本文抜粋:
Windows 10のサポート終了を話題にしたので、Windows 11を調べてみた。MicrosoftはWindows 11のAI化によりOSのメディア化を目指しているのだそうだ。その中心に据えられたのは「Copilot」だという。
1980年代にマウスとGUIが登場して以来、PCとの対話は視覚と手が中心だった。だが、Windows 11では「Hey, Copilot」と呼びかけるだけで、音声対話による操作が可能になったらしい。私のデスクトップにはマイクが付いていないので知らなかった。
この「Copilot Voice」は単なる音声コマンド機能ではないという。AIによる文脈理解が加わることで、ユーザーの指示を会話的に処理し、アプリ間を横断するような動作も柔軟に実行するらしい。

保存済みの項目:

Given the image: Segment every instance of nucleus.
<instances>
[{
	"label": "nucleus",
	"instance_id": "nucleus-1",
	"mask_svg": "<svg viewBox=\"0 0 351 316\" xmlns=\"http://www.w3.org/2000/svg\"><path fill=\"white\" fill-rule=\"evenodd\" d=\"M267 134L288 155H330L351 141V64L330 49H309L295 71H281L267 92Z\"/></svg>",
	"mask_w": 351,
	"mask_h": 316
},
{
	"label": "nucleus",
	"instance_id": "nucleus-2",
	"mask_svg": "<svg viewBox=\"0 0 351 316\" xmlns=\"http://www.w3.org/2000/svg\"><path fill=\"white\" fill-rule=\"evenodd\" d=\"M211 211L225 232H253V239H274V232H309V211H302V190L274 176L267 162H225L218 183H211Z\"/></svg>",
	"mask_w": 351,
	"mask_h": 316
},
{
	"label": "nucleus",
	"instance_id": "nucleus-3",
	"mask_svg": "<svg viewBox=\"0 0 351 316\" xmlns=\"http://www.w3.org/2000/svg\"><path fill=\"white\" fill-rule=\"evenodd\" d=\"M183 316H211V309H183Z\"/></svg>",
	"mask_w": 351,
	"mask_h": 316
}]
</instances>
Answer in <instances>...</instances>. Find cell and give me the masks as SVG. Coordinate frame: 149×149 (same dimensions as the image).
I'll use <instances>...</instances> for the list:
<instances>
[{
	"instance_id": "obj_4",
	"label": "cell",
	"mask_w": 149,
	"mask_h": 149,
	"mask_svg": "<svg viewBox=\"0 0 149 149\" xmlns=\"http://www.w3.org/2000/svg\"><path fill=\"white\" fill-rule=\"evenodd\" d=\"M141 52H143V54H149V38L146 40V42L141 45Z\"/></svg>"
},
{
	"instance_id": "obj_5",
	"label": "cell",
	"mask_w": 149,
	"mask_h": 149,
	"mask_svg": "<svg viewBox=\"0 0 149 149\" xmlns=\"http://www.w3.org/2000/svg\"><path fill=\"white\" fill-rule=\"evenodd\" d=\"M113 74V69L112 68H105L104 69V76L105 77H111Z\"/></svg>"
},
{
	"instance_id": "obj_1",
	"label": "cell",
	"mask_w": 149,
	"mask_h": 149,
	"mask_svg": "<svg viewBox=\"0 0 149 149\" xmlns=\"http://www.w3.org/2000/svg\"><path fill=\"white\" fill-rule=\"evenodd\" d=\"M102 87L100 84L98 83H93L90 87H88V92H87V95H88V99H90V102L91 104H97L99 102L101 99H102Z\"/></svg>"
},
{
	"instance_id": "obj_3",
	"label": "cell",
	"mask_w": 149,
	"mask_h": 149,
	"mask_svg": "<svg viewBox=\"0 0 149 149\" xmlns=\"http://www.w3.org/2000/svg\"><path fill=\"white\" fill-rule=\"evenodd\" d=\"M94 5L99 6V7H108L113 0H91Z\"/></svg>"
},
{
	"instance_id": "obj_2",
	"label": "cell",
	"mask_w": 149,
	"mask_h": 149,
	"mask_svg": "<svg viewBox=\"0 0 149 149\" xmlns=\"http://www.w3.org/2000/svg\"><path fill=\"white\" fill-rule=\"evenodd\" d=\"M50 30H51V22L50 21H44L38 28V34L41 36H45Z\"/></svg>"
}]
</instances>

課題のねらい:
Windows 11とCopilotについての文章を、最後の文の後から書き進めてください。 これらの行は、Windows 11とCopilotについての文章とは関係がない。

解答:
Microsoftの調査では、音声を利用したユーザーはテキスト入力よりも2倍の頻度でCopilotを使用しているとされ、PC利用のインターフェースが変わっていくのかもしれない。個人的にも、Macを使って書く、この原稿は音声入力だ。
ユーザーは「Hey, Copilot」と声をかけるだけで、システム全体を音声で操作できる。AIは画面の内容をリアルタイムに解析し、文書の要約、ゲーム中のヒント、動画のシーン解釈などを行う。つまり、これまで静的な道具だったPCが、ユーザーの履歴や好みに基づいて作業をリードするような存在へ進化させるのが、Microsoftのビジョンのようだ。
「Copilot Vision」というものもあるようだ。AIが画面上の映像やドキュメントを視覚的に認識し、コメントや提案を返してくれるらしい。これは単に効率化のための機能ではなく、AIがリアルタイムで、作業を認識して、解釈を行い、提案するというUXが実現するのかもしれない。これについては、どこまで実用的か使ってみないと分からない。
ユーザーの作業中の行動を逐次解析し、AIが最適なコンテンツ表示や提案を行うことが、当たり前になるなら素晴らしい。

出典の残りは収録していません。